-------- Извлечённый текст

Я подумала, подумала получше, подумала совсем хорошо, и решилась дочитать «Майю». Зачем мне, в свете вышеизложенного, это сдалось? Во-первых, я предположила, что самое противное уже прочитала и хуже уже точно не будет. И, к счастью, оказалось права: «Майя» ─ толстый роман, в нём множество упоминаний жестокости и разнообразных сексуальных и околосексуальных практик, которые у незаинтересованных в них людей вызовут скорее тошноту, нежели эротическое волнение, но нет ничего гаже того самого эпизода. Во-вторых (и в свете вышеизложенного это может показаться странным), мне очень нравится, как Адамс пишет. В «Майе» есть всё, за что я превозносила «Шардика»: вдумчивое, неторопливое повествование; богатые, красочные описания пейзажей, городов, интерьеров и одежд, дающие возможность с лёгкостью узреть очами души своей Беклу, столицу империи (больше всего напоминающей Римскую империю в период расцвета её упадка), и своеобразные имперские провинции; сказки, музыка, песни и танцы, вдыхающие жизнь в выдуманный мир и равно увлекающие героев и читателей. И также, как в «Шардике», у читателей есть возможность самим судить, влияют ли боги, которым герои поклоняются, на их судьбы, или же всё это суеверия невежественного древнего мира и только люди могут определять судьбы людей; в тексте однозначного ответа на этот вопрос не найти. Но при этом судьба как таковая, несомненно, присутствует в истории, правда, замечаешь это, лишь прочитав изрядное количество страниц. Так же, как в «Шардике», в «Майе» к героям возвращаются последствия всех их поступков, но если главный герой «Шардика» изведал плоды собственной жестокости, то к Майе раз за разом возвращается её доброта.

----------------

» Задания к выполнению
a - Какую империю, согласно отрывку о романе «Майя», больше всего напоминает империя со столицей Беклой?
b - Пожалуйста, продолжите отрывок о романе «Майя», начав сразу после его последнего предложения.

-------- Исходные данные

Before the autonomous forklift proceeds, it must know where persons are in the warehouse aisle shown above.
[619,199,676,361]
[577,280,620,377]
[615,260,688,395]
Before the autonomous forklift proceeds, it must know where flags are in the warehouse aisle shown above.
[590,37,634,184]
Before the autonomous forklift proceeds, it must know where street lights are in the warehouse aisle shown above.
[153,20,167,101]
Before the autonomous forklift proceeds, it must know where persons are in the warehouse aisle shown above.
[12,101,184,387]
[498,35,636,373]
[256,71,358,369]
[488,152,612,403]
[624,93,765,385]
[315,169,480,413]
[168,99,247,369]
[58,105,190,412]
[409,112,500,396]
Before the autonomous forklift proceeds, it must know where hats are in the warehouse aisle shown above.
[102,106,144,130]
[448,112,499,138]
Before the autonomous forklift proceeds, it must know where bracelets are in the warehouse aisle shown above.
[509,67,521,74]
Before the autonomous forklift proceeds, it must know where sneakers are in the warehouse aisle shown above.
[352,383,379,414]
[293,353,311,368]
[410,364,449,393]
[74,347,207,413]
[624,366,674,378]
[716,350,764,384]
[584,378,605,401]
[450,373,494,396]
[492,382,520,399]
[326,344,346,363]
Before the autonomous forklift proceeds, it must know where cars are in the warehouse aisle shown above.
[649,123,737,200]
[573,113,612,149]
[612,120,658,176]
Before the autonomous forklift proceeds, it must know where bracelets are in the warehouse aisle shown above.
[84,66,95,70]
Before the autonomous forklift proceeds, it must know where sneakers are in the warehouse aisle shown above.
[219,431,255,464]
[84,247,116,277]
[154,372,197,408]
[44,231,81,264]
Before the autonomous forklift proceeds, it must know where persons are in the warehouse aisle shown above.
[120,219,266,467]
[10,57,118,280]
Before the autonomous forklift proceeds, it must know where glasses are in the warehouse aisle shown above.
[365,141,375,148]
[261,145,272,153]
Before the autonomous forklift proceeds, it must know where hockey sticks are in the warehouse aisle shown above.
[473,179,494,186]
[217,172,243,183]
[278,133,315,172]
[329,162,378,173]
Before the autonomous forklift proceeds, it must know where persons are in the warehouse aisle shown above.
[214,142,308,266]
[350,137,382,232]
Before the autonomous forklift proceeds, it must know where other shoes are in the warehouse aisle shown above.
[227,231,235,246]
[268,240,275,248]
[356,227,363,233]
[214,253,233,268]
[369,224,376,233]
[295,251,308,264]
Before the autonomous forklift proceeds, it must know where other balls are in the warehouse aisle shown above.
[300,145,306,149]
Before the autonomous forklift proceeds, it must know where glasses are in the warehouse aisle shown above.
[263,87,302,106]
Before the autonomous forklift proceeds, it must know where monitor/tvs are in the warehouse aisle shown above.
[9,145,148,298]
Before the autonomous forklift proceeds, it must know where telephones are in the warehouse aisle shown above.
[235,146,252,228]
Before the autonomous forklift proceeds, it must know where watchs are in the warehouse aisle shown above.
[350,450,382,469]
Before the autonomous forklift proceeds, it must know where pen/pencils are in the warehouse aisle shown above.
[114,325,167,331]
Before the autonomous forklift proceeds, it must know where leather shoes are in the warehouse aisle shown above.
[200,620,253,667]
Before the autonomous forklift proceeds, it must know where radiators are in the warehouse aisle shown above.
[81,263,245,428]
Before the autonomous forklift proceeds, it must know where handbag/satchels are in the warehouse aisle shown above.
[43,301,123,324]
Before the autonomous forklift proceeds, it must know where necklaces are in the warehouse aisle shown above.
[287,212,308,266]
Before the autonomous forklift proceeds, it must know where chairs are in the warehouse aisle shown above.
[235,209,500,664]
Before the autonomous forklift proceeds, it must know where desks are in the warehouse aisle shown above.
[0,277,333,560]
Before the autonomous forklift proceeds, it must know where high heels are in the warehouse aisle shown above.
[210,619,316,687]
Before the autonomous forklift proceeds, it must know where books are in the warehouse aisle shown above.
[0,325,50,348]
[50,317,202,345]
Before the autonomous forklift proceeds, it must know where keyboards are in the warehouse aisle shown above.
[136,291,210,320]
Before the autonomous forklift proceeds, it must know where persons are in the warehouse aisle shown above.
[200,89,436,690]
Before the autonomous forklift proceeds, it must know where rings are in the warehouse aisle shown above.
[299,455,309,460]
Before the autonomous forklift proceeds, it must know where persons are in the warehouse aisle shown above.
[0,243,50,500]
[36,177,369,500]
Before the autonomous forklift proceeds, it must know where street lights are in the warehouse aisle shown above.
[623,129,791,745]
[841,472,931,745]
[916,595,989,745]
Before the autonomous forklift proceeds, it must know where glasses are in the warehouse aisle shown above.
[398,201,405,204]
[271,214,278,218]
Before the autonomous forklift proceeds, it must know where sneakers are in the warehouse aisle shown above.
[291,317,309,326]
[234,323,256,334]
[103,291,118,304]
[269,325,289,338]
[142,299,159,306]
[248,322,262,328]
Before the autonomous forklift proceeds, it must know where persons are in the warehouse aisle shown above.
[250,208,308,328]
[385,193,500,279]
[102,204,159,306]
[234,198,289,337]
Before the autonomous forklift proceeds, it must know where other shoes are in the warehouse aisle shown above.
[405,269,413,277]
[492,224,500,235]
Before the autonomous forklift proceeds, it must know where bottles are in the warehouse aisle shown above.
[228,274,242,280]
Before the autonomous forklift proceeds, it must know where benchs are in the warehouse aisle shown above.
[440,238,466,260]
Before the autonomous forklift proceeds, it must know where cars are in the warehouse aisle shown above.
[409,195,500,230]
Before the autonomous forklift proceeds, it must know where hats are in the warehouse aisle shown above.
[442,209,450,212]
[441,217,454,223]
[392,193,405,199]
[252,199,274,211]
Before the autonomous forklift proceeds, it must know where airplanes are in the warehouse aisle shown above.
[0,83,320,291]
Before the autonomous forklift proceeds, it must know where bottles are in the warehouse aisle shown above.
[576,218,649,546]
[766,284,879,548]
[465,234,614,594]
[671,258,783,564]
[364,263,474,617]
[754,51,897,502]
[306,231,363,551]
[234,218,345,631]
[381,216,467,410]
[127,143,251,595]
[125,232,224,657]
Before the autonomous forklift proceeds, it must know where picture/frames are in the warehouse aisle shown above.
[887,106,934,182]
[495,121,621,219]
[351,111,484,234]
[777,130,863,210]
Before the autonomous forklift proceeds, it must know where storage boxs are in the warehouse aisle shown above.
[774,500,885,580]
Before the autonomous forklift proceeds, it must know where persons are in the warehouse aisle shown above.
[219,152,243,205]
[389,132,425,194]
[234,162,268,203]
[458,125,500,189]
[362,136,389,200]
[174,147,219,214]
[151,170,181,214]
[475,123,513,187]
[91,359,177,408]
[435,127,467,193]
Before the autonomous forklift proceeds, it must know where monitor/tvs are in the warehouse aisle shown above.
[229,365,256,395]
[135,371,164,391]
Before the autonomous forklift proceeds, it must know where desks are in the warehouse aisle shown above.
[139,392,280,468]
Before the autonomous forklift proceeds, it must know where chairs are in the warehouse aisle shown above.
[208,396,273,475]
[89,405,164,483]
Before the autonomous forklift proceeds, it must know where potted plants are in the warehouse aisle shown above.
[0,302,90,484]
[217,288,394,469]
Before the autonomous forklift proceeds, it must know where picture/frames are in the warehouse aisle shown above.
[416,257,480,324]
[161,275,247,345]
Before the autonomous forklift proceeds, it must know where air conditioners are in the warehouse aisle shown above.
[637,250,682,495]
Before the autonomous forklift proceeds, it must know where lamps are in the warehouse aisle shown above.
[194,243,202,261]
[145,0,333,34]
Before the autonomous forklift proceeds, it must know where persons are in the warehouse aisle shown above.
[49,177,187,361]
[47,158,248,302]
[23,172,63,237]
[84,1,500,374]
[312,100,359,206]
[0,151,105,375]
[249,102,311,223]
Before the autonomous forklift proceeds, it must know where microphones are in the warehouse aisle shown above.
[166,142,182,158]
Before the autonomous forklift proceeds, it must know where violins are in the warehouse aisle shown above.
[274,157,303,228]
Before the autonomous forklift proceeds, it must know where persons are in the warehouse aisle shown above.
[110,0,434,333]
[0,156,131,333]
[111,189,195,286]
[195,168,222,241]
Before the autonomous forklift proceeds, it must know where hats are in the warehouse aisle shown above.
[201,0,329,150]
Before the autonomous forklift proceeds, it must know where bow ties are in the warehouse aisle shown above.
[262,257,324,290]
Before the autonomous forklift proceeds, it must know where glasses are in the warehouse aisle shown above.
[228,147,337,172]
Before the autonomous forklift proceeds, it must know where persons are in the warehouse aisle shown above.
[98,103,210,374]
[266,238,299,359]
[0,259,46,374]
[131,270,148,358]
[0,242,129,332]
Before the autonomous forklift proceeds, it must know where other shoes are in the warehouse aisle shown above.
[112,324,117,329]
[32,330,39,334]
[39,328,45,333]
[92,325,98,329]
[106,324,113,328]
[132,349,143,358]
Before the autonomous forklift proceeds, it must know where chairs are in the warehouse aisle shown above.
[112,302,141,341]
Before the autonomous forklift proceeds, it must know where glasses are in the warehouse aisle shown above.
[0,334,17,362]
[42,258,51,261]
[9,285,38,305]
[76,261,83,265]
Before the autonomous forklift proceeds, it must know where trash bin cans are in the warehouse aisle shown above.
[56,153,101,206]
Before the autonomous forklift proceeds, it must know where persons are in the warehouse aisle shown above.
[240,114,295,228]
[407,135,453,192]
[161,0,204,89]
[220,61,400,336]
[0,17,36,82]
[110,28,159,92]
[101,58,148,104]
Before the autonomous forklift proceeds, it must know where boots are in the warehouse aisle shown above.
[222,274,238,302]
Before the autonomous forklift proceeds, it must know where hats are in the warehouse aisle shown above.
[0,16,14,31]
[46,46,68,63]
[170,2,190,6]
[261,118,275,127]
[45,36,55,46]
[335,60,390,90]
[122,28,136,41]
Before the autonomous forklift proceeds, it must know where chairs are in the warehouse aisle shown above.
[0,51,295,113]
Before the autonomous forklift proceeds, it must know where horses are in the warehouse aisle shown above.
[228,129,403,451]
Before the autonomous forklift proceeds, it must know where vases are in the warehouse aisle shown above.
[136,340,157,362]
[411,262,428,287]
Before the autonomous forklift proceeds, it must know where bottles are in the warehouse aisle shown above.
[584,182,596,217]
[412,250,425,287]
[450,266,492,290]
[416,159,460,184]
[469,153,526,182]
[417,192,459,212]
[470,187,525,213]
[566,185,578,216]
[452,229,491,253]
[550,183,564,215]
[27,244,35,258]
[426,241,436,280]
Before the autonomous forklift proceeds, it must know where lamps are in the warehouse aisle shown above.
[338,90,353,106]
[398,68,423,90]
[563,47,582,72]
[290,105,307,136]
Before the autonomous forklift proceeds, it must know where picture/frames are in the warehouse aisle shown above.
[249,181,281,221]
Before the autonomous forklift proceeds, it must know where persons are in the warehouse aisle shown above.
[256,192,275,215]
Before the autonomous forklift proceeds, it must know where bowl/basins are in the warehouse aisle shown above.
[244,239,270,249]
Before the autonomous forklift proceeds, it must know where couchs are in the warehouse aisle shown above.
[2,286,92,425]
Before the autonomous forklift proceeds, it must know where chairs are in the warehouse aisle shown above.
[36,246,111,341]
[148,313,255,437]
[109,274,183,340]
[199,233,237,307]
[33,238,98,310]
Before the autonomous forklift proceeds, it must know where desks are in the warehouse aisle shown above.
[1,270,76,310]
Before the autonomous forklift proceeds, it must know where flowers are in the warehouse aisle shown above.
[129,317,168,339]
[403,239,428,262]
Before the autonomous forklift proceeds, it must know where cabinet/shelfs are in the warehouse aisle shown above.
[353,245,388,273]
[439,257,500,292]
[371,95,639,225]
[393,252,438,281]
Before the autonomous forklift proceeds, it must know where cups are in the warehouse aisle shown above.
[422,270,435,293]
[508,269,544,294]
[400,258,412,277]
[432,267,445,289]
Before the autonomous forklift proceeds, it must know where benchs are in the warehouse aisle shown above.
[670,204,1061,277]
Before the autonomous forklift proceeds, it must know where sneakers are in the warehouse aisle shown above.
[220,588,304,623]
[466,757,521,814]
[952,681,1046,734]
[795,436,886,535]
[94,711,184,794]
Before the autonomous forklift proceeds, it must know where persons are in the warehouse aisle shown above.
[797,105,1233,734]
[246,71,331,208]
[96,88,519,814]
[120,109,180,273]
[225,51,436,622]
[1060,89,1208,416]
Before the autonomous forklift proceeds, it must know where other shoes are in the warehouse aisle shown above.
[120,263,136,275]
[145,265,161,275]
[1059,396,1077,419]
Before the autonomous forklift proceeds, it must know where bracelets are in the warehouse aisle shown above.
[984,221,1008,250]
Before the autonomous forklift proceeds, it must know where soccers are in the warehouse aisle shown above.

----------------

» Результаты по порядку
a - Римскую империю в период расцвета её упадка.

b -
Тот самый эпизод ─ лишь пролог к злоключениям и приключениям Майи, по-настоящему они начинаются после того, как разгневанная мать продаёт её в рабство. Легко догадаться, что юную красавицу отправят не на кухню посуду мыть, а в опочивальню, ублажать хозяина. Подруги Майи ─ такие же рабыни для постельных утех или свободные куртизанки-шерны, так что разговоры их вертятся вокруг вполне определённых тем. Для обсуждения определённых тем требуются определённые слова, но вот незадача ─ те слова, которыми в своём кругу пользуются наложницы, в приличном обществе неприличны, а читатели, конечно же, относятся к приличному обществу. Адамс решил эту проблему оригинальным, хоть и несколько обескураживающим способом: для всех исключительно важных терминов придумал эквиваленты на бекланском языке, чтобы персонажи, никого не стесняясь, могли сказать вместо «жопа» ─ «венда», вместо «сиськи» ─ «дельды», а слова «зард», «терть» и «бастать» я переводить не буду, контекст и так не даст ошибиться в их значении.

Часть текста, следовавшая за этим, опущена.